We rode the subway to church most Saturdays, and in the underground world of the subway there were huge billboards lined up on both sides of the tracks. It was funny sometimes when a train was on the opposite track and I could see just a partial billboard through the gap in the train cars. When I first saw a Marlboro Man sign I was waiting for the El at 30th Street Station and there were two posters of him flanking a billboard for the film CB4, which also seemed to celebrate smoking as a lifestyle choice. And I wasn’t interested. It had nothing to do with the Surgeon General’s warning, and everything to do with how I was raised, to think my body was the temple of God, and to avoid anything that would ruin that temple.

So, why did I start smoking three years later? Easy. I wanted to fit in. I was in college and all the “cool kids” were smoking, so the one thing that I said I would never do kind of got forgotten in the crosshairs of peer pressure. I remember the first time I held a cigarette, and funnily enough, it was a Marlboro red. It was handed to me by a girl I had a crush on while we were on break from our work-study jobs. Her name was Nipa, and I hadn’t realized up until that point that she was even a smoker, but she invited me to join her so I did. And when she lit up, she offered one to me as well. I didn’t even hesitate, although my hand trembled as I held it the same way she did, so as not to appear like a smoking virgin. Then I put my lips to it…
And had a coughing fit you would not believe. Yeah, I was a smoking virgin, and there was no getting around it. Amazingly enough, though, Nipa was really cool with it, showing me how to draw it in, to hold it, and then to blow it out, nice and smooth. I’ll tell you a secret, too. It felt good, that nicotine sliding its way deep into my lungs and giving me a sensation I had never felt before. And it didn’t hurt that it meant I could spend more time around Nipa, either. So it was that every weekday for a month we would meet in the courtyard and smoke for fifteen minutes. But I was never addicted.

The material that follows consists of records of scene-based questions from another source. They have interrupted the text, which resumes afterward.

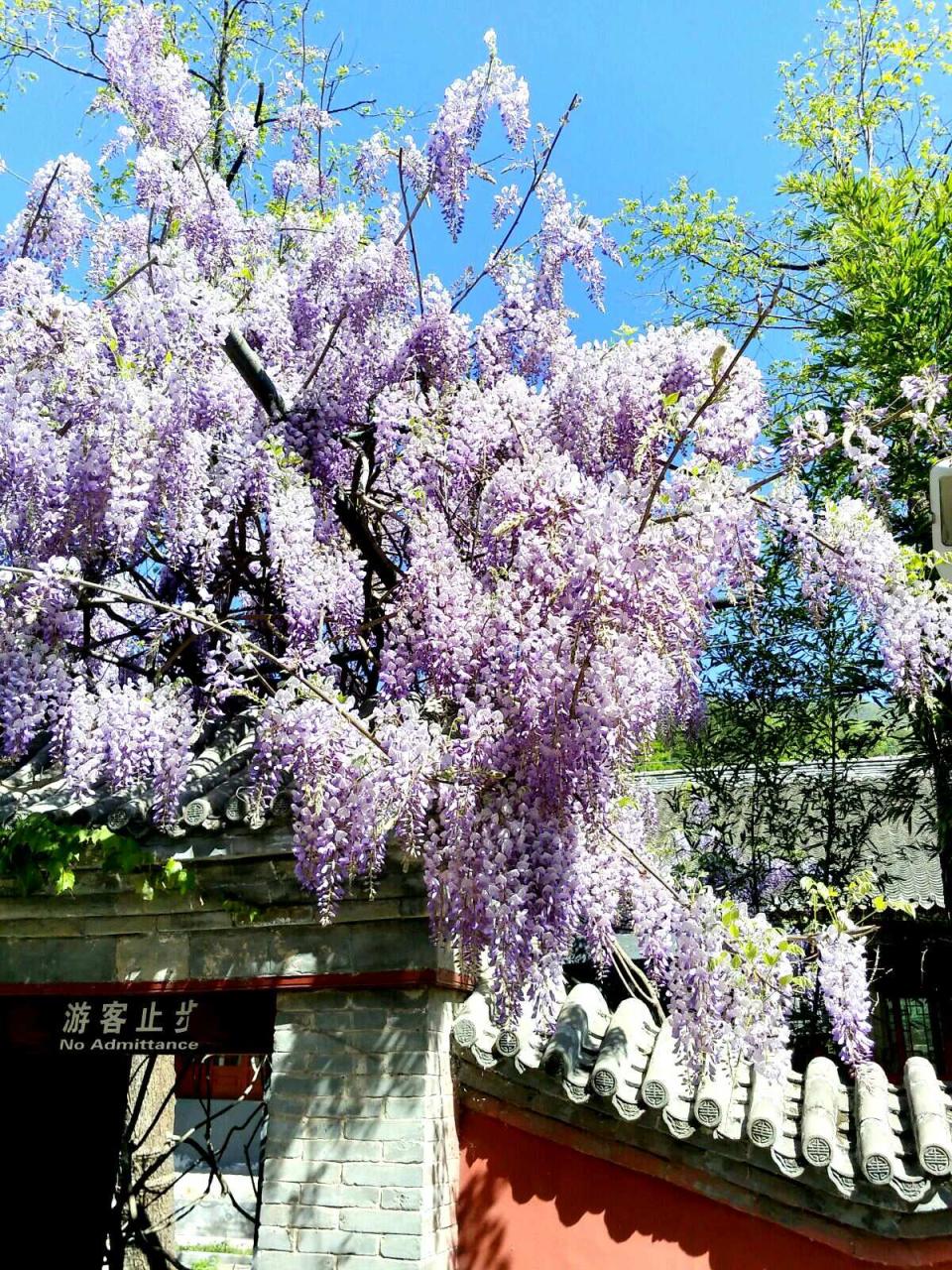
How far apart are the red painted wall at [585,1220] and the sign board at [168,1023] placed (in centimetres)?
100

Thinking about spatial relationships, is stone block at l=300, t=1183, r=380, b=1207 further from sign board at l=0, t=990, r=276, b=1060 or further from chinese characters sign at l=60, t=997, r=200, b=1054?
chinese characters sign at l=60, t=997, r=200, b=1054

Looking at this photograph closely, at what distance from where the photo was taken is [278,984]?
397cm

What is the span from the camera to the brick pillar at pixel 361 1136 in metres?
3.63

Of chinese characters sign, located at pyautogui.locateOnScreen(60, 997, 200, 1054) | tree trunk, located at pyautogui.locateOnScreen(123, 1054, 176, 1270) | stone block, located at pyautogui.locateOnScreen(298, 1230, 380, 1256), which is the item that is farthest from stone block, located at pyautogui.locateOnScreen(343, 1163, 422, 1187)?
tree trunk, located at pyautogui.locateOnScreen(123, 1054, 176, 1270)

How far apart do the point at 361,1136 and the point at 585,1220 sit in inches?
34.7

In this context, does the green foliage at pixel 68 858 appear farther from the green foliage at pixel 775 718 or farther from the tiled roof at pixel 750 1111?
the green foliage at pixel 775 718

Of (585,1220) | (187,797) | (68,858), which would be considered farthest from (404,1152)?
(68,858)

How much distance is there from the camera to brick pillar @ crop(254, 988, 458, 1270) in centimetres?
363

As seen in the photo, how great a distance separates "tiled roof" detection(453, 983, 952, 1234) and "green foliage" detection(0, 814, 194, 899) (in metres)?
1.28

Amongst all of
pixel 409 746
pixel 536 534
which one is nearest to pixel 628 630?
pixel 536 534

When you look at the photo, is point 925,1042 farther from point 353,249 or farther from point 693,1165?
point 353,249

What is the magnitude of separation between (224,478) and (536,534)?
1690 millimetres

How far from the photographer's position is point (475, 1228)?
3914 millimetres

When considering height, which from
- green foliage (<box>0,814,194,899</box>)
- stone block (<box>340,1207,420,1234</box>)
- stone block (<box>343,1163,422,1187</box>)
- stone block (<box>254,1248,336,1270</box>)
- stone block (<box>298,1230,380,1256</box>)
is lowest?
stone block (<box>254,1248,336,1270</box>)
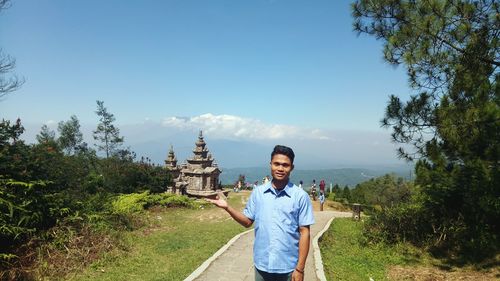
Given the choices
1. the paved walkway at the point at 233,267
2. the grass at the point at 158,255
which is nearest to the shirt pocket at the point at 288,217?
the paved walkway at the point at 233,267

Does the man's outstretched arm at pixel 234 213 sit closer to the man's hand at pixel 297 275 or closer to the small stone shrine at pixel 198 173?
the man's hand at pixel 297 275

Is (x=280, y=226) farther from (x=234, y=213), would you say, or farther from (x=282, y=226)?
(x=234, y=213)

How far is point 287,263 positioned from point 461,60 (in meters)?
6.04

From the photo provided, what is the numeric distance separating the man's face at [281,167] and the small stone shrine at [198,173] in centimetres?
2935

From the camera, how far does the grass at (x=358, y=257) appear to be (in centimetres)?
853

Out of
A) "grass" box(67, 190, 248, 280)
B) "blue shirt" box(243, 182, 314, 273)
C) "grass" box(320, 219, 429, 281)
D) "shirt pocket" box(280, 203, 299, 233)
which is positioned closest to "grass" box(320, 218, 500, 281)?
"grass" box(320, 219, 429, 281)

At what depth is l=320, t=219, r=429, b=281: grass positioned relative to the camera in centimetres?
853

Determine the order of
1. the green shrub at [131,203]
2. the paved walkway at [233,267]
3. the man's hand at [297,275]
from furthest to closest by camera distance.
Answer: the green shrub at [131,203] < the paved walkway at [233,267] < the man's hand at [297,275]

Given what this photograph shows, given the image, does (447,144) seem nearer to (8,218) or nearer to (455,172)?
(455,172)

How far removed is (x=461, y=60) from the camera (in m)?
7.34

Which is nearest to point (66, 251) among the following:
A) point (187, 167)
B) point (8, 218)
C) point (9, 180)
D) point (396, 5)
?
point (8, 218)

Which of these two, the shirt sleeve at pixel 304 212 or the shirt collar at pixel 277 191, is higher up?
the shirt collar at pixel 277 191

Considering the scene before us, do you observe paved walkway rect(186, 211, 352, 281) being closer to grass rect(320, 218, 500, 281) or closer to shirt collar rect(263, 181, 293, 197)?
grass rect(320, 218, 500, 281)

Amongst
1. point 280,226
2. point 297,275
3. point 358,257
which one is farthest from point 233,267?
point 280,226
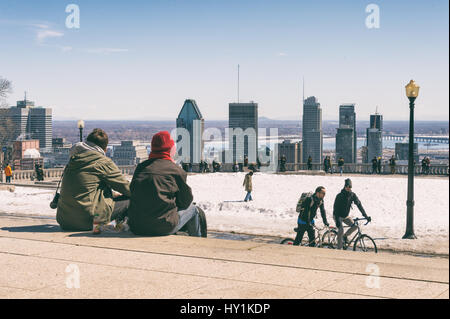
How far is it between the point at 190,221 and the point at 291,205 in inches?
683

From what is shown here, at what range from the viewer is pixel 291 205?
83.7ft

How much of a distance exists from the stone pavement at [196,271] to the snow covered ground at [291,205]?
9200 millimetres

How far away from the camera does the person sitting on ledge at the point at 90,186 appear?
8445mm

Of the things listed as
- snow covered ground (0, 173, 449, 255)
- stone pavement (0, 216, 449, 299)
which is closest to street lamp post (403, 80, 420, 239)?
snow covered ground (0, 173, 449, 255)

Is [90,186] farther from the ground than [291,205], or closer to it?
farther from the ground

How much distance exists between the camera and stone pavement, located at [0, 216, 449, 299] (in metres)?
5.25

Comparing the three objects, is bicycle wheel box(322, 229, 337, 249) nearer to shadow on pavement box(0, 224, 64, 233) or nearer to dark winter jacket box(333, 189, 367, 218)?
dark winter jacket box(333, 189, 367, 218)

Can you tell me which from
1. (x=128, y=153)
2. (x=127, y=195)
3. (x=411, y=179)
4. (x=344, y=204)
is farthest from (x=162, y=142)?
(x=128, y=153)

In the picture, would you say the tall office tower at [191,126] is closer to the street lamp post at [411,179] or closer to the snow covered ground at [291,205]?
the snow covered ground at [291,205]

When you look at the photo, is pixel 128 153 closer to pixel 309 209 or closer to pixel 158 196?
pixel 309 209

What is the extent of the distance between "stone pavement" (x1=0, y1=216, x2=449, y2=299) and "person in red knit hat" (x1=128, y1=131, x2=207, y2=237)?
197mm

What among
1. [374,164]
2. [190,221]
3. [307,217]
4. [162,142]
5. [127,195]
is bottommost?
[374,164]

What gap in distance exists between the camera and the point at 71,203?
28.1 ft

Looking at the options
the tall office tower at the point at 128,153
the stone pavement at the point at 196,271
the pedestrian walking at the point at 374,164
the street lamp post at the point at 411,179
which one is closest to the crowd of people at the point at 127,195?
the stone pavement at the point at 196,271
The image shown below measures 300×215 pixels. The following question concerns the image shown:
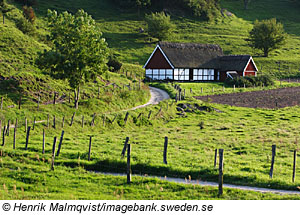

Which is really the interesting thing, in my opinion. I became a social smoker. And for the next year that’s what I did, I socially smoked. Whenever I was out with my friend Ken who smoked, or my friend April who smoked, or even with Nipa, I accepted cigarettes from them and smoked to my heart’s content. But when I wasn’t around people who smoked (which meant people who had cigarettes to let me bum off of them) I never smoked. At those times I never even felt like smoking. I felt like the ultimate fake, but it seemed to be the cool thing to do in public. So I did it in public, and that was all. In fact, I never bought a pack of cigarettes for myself. I’m thinking now that maybe I should have given my friends some money in exchange for the cigarettes I bummed.
Then I moved and stopped socially smoking. None of my new friends smoked so I didn’t smoke either. It was really easy. One day I was a social smoker, and the next day I wasn’t smoking. I felt no withdrawal from the smoking, but I did feel withdrawal from my old friends. Amazingly enough, I fell in with a different group of people from school who smoked in the time between classes, and I hung out with them in those down times. At first they offered me cigarettes, but I found I wasn’t really interested in them. When I realized they weren’t going to judge me for not smoking, that made things a lot easier. I was done, and I’ve never smoked since, never even been tempted to smoke since.
But that’s when I became a secondhand smoker, which I hear is even worse. Oh boy.
Sam
LOL! It’s so crazy (and kind of a shame) that I’m learning so much about my cousin online!
I started smoking while in the military. The girl I was dating smoked and all of my friends smoked. So I was bumming cigarettes just like you. You know what cured me? Buying that first pack of cigarettes!! Smoking is an expensive habit! Cured me right up!
Yeah, I know what you mean, Don. It’s crazy that even though we’re first cousins we’ve lived so far away from each other for our entire lives. But I’m glad that you’re reading my blog and learning those things about me. Now I’ve found something else out about you too that I never knew before. Funny how buying that first pack of cigarettes can change your entire opinion about something.Glad you got cured, cuz!